The first action is to visually inspect the equipment and place each piece into individual plastic bags that prevent migration of radioactive material. A wipe test is conducted on all pieces of damaged equipment and a percentage of undamaged equipment. The tests are sent to the nucleonic lab and will take approximately 45 days for the results to be returned.

"What we use is metricel wipes … dipped in water prior to wiping," said Staff Sgt. Roy E. Heape III, health physics technician, Task Force Medical, 172nd Medical Detachment, Preventative Medicine. "They easily absorb oxidized tritium (H-3), if it is present on the item, and each wipe is placed into its own sealed glass vial."

Heape said he wears latex gloves when handling all equipment and when a piece is identified as damaged, it's double bagged and segregated from the rest of the equipment so as not to cross contaminate. He changes gloves to further prevent the risk of cross contamination.

"Almost all of the sources we work with are low level tritium sources which present a relatively low hazard for handling," Heape said.

While awaiting the test results, the equipment is stored inside a metal container. It is inventoried daily with the inventory time logged as well as logging each time the container is opened.

"If a wipe test comes back with an elevated reading, all equipment in that group is tested," said Patrick A. LeBlanc, AFSBn-AFG safety specialist.

Once the results are received, the equipment is readied for shipping. This step involves Capt. Audrey J. Dean, 1TSC deputy safety director and radiation safety officer, and Sgt. 1st Class Teng Xiong-White, 4th Resolute Support Sustainment Brigade.

Dean inspects and signs off on paperwork while Xiong-White inspects the sealed shipping containers to ensure no leakage. Once Dean and Xiong-White are satisfied, paperwork is signed and the equipment will be sent to Dover Air Force Base, Del., by military aircraft and then forwarded to the Army Dosimetry Center, part of the Aviation and Missile Command's Test Measurement and Diagnostic Equipment Activity, where it will be inspected once again.

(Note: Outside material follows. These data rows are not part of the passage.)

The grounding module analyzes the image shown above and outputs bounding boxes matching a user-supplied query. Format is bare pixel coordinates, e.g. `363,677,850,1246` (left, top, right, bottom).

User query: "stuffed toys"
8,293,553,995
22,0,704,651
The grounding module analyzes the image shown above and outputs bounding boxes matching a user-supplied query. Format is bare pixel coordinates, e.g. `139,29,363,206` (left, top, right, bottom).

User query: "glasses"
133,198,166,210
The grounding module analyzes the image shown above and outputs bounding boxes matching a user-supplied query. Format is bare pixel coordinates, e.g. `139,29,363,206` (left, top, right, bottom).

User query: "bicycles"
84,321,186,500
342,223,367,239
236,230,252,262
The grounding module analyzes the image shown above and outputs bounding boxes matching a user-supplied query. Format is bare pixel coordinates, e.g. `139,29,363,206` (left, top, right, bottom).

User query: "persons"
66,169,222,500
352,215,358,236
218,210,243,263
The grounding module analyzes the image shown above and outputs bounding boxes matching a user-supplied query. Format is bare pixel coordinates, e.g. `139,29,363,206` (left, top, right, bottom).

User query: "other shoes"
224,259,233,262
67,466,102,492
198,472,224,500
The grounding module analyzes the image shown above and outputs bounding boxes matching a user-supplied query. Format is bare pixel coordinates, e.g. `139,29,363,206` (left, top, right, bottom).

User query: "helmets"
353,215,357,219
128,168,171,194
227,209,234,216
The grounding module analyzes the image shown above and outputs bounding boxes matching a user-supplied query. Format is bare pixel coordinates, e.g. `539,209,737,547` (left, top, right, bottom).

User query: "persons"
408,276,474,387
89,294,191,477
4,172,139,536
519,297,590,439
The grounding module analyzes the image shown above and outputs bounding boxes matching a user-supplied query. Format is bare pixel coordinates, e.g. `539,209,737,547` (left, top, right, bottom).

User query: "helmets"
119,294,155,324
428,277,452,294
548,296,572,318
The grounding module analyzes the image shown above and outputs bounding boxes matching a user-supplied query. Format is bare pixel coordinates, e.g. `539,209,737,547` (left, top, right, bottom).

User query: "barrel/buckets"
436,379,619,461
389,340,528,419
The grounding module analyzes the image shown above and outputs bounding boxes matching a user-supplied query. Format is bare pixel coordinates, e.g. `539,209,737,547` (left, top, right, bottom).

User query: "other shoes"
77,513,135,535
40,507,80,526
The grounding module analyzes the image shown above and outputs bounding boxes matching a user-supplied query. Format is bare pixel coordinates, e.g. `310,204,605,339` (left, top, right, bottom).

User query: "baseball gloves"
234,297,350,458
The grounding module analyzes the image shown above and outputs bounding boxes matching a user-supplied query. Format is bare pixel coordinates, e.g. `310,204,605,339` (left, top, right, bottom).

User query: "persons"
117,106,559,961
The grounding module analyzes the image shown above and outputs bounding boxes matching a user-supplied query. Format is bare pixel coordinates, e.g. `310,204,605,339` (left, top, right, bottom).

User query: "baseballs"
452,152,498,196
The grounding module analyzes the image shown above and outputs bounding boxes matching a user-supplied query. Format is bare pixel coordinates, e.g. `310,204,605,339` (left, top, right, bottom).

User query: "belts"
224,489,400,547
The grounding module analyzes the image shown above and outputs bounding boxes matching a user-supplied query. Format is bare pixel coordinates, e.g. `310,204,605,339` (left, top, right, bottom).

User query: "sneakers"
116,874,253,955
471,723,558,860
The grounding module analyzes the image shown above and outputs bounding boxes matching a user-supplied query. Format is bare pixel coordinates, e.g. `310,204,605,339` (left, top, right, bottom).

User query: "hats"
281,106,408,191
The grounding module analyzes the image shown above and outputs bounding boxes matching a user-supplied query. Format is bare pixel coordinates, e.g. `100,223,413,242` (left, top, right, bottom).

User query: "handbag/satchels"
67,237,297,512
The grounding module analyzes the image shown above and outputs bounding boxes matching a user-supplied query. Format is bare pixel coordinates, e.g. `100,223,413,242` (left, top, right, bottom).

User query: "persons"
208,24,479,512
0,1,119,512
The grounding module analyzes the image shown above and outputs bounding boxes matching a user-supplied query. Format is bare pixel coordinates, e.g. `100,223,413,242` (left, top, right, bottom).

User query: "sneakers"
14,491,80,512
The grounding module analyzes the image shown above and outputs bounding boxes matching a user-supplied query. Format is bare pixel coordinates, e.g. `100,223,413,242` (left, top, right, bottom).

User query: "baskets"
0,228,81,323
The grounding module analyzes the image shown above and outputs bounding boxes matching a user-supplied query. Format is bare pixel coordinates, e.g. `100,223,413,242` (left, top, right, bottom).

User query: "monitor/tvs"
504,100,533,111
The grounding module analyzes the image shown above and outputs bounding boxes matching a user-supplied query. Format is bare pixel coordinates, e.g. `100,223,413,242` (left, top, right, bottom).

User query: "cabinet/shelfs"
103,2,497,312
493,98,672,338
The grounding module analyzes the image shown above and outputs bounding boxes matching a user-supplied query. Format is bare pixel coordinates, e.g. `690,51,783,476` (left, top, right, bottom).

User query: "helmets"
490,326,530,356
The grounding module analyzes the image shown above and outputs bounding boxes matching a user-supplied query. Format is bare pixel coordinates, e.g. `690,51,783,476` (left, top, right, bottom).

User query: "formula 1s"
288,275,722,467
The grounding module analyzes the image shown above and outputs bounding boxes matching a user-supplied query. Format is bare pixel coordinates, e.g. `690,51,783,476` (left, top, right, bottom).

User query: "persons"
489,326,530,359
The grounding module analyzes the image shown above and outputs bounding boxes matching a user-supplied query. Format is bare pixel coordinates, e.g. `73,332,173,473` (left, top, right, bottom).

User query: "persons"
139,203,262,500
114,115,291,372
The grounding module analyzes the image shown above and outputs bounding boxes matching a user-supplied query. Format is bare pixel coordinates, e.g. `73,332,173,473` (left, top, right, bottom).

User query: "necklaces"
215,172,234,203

At this point, equipment found to need repair will be returned to the manufacturer while serviceable equipment is sent to an army service point in Texas.

Dean said that Xiong-White has access to unit equipment lists and she proactively contacts the units to check the items early and work with them throughout their redeployment process

"This effort exemplifies teamwork at its greatest in the Army," LeBlanc said. "Bringing a number of elements together for the common purpose of responsibly retrograding radioactive materials from the CJOA [combined joint operations area] back to the U.S."

LeBlanc went on to credit Brett Blount, the former 401st AFSB safety director, who began investigating requirements to retrograde the equipment and invested 'hundreds of hours setting up the framework and positioning the battalion for success.'

"Our processes are very efficient, safe processes," Dean said. "We train the right people and let the subject matter experts do their job. It's a simple and safe process with no reason for a scare."